Test Sites is an on-going research project that explores the history of environmental Remote Sensing through data mining, mapping, and visualization. The project specifically attempts to ground this history in very real landscapes and territories by focusing on over the 300 geographic “Test Sites” that were used by federal and academic researchers during the creation of this field. It is at these locations that sensing technology found its practical applications, and where the first translation from environment to data occurred. Despite their importance, the test sites have not previously been foregrounded.
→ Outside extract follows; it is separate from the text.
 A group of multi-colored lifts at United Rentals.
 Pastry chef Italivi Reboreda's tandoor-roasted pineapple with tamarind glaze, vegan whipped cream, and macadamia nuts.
Inspired by Michael Callon and Bruno Latour’s “Actor Network Theory,” Test Sites uses contemporary data analysis and visualization techniques to create a different history that focuses on the dynamic connections between individual researchers, their test sites, the institutional context of their work, and the specific technologies they used.
Between 1962 and 1975, researchers produced huge amounts of “grey literature” — project meeting minutes, technical status reports, organizational charts, conference proceedings, mission reports, chronological correspondence files, trade journals, sensor specifications, and others. <Test Sites> treats these materials as data to be mapped and visualized. Though this material is rarely considered a ‘dataset,’ it is precisely where the historical information resides. Over the last four years, I have engaged in intensive archival research to assemble a vast repository of these documents. By translating grey literature into geospatial data, we can follow researchers through their physical test sites, their collaborations, their institutional affiliations, and how they wrote about their subject over time. I believe this will produce completely new findings about an important moment in the history of the environment.
A main component of Test Sites is an Ontological Database. Warning Office has been analyzing the above-mentioned grey literature and are translating these documents into a series of entities and relationships that the database tracks over space and time. (The database is not merely a repository of documents, it instead uses the documents to create an ontology, or representation of individual actors and the spatio-temporal relationships among them.) On its own, a single instance of a document is not very useful for creating a larger story of the environment. However, as an ensemble, they allow us to trace the vast network of social and spatial associations that brought Remote Sensing into being.